• **Your objective**: Can you write the next part of the countdata R package walkthrough, picking up right after its last line?

• **Document passage**:
========================================

The R package countdata
implements the beta-binomial test for comparative analysis of count data.
To install the package
install.packages("countdata")
Load the ion library and load an example dataset (or pointing to your local, tab-delimitated data file)
source("https://tvpham.github.io/ion.r")
d <- ion$load("https://tvpham.github.io/data/example-3groups.txt")
Check the head of the loaded data
head(d)
## a1 a2 a3 b1 b2 b3 c1 c2
## 1 624 496 509 414 394 375 325 288
## 2 615 854 930 341 523 360 359 329
## 3 553 560 745 819 490 481 480 500
## 4 525 412 401 354 321 310 258 228
## 5 484 284 315 268 282 307 270 298
## 6 482 348 400 242 365 367 81 118
Suppose that there are three groups a
, b
and c
as indicated by the column names. To compare the a
samples to the b
samples and store the result, call
out <- ion$beta_binomial_2g(d,
c("a1", "a2", "a3"),
c("b1", "b2", "b3"))
ion$save(out, "output.txt")

========================================

(Collection entries)
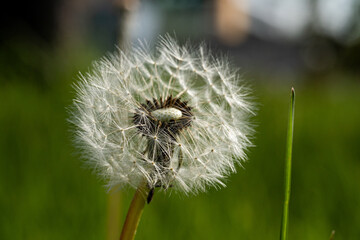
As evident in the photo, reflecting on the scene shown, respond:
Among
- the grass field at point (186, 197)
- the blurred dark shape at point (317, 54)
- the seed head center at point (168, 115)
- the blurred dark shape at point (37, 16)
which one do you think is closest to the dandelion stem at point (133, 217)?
the seed head center at point (168, 115)

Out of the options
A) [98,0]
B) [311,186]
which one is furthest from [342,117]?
[98,0]

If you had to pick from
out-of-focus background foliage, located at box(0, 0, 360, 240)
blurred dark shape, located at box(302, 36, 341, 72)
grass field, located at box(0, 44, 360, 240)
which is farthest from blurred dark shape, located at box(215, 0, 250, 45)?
grass field, located at box(0, 44, 360, 240)

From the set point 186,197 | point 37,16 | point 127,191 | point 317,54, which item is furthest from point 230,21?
point 127,191

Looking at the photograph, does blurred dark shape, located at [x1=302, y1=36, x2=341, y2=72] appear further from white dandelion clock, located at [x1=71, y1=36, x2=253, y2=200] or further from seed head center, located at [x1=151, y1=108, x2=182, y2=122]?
seed head center, located at [x1=151, y1=108, x2=182, y2=122]

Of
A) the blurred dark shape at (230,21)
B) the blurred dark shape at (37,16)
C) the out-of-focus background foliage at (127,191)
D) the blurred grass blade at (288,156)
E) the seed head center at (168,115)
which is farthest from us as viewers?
the blurred dark shape at (230,21)

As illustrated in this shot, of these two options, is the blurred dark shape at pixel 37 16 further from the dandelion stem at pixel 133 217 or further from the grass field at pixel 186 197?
the dandelion stem at pixel 133 217
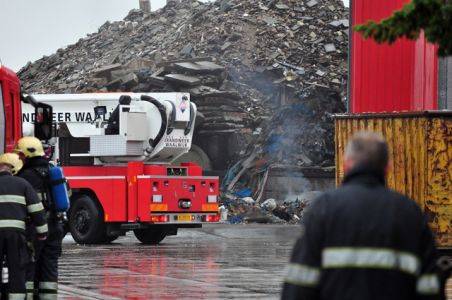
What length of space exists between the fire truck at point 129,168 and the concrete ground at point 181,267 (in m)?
0.56

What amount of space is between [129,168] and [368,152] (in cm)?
1862

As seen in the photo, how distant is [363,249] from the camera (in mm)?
5547

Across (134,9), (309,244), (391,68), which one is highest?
(134,9)

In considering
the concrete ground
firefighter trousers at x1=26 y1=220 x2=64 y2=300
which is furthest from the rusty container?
firefighter trousers at x1=26 y1=220 x2=64 y2=300

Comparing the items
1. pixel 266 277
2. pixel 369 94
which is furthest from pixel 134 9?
pixel 266 277

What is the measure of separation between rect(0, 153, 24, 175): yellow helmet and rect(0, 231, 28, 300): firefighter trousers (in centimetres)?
68

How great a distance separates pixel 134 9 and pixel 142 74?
59.8 ft

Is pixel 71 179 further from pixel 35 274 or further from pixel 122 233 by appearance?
pixel 35 274

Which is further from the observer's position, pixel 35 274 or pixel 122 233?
pixel 122 233

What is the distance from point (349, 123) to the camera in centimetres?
2136

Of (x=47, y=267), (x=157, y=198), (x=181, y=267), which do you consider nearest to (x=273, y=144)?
(x=157, y=198)

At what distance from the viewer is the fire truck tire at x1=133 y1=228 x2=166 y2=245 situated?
25.1 meters

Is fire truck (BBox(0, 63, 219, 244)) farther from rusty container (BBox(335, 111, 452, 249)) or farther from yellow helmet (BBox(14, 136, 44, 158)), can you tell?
yellow helmet (BBox(14, 136, 44, 158))

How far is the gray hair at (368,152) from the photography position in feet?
18.5
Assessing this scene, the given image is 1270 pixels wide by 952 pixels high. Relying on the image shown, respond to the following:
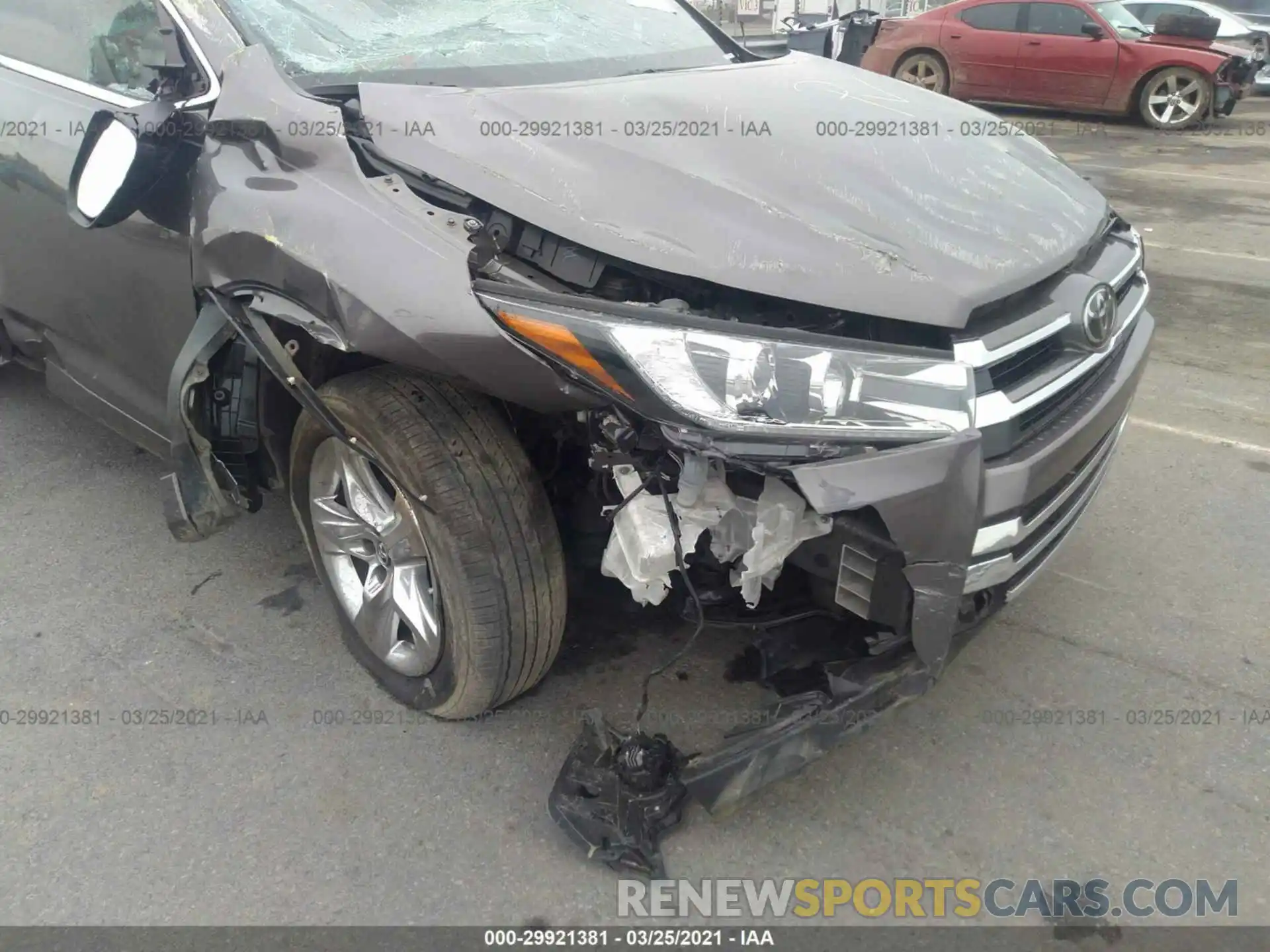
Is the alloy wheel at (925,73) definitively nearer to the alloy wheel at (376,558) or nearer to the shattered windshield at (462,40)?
the shattered windshield at (462,40)

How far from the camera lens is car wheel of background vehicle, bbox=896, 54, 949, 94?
13.3 metres

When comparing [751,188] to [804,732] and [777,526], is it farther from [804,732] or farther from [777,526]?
[804,732]

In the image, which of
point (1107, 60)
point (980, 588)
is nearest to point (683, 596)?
point (980, 588)

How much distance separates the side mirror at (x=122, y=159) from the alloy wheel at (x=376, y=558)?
2.45 ft

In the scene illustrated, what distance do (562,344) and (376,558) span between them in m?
1.01

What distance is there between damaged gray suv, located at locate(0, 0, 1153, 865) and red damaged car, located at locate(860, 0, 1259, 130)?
11.0 m

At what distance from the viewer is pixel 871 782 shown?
238 cm

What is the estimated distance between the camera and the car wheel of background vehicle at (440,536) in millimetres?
2105

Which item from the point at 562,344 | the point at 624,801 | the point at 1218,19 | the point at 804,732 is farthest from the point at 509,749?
the point at 1218,19

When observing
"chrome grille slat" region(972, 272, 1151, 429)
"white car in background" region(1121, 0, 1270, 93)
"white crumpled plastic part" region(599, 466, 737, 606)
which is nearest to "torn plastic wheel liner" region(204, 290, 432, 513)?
"white crumpled plastic part" region(599, 466, 737, 606)

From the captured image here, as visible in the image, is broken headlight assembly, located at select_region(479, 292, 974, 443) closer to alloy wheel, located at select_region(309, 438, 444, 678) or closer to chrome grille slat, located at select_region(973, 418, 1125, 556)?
chrome grille slat, located at select_region(973, 418, 1125, 556)

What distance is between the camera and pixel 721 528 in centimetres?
189

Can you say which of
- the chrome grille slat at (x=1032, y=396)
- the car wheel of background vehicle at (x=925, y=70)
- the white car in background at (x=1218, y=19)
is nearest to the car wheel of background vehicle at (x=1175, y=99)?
the white car in background at (x=1218, y=19)

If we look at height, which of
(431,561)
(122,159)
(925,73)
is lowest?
(925,73)
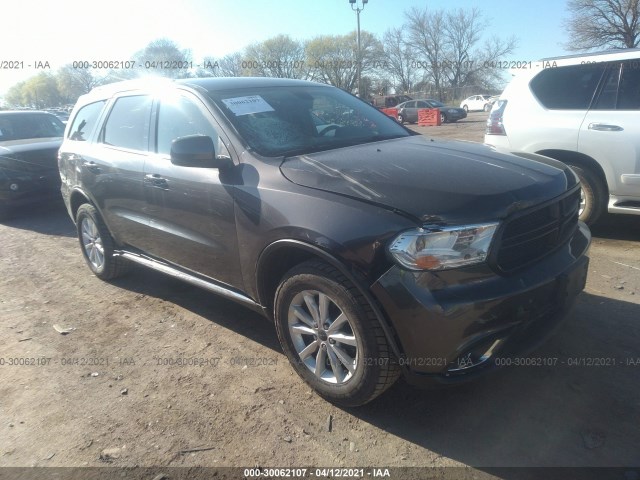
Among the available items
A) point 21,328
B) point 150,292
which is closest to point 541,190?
point 150,292

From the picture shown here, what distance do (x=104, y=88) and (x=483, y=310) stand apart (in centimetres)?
426

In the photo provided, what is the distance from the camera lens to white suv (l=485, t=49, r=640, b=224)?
4.86 meters

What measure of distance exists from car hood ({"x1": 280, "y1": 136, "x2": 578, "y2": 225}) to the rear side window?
2.45 metres

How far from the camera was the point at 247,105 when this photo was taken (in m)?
3.45

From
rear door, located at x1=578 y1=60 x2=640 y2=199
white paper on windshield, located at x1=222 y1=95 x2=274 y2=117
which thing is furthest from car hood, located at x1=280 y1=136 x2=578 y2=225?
rear door, located at x1=578 y1=60 x2=640 y2=199

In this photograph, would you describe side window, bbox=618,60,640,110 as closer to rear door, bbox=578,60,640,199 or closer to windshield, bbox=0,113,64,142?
rear door, bbox=578,60,640,199

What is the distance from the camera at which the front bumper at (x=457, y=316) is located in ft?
7.50

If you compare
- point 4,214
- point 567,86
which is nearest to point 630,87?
point 567,86

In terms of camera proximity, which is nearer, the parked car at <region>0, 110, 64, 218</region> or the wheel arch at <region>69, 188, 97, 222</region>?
the wheel arch at <region>69, 188, 97, 222</region>

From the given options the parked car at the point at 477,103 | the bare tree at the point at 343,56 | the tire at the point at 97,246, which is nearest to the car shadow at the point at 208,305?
the tire at the point at 97,246

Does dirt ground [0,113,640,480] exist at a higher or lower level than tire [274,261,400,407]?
lower

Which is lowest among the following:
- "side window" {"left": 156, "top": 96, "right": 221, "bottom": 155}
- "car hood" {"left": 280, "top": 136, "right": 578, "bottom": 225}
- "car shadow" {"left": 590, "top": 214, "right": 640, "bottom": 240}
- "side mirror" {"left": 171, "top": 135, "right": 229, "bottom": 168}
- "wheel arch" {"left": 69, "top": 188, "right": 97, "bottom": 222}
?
"car shadow" {"left": 590, "top": 214, "right": 640, "bottom": 240}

========================================

• **Result of this exercise**:
In the first statement, the first parameter is the raw count data. The second parameter is the column names of the first group and the third parameter the column names of the second group. The returned value out
is a list of three components “fc” fold change, “pval” p-value, and “pval.BH” p-value adjusted for multiple testing using the Benjamini-Hochberg method (Benjamini & Hochberg, 1995).
The second statement saves the returned value to a tab-deliminated text file. Examine the content of output.txt.
We often want to write out the normalized count data as well. This is because the beta-binomial test uses the normalized values internally. The normalized values are obtained by scaling the original count values so that the total counts are equal across all samples.
d_norm <- ion$normalize_global(d)
ion$save(cbind(d, d_norm, out), "output.txt")
Here we use the R function cbind
to combine tables/lists with the same number of rows into one. After normalization, the total counts should be identical.
colSums(d_norm)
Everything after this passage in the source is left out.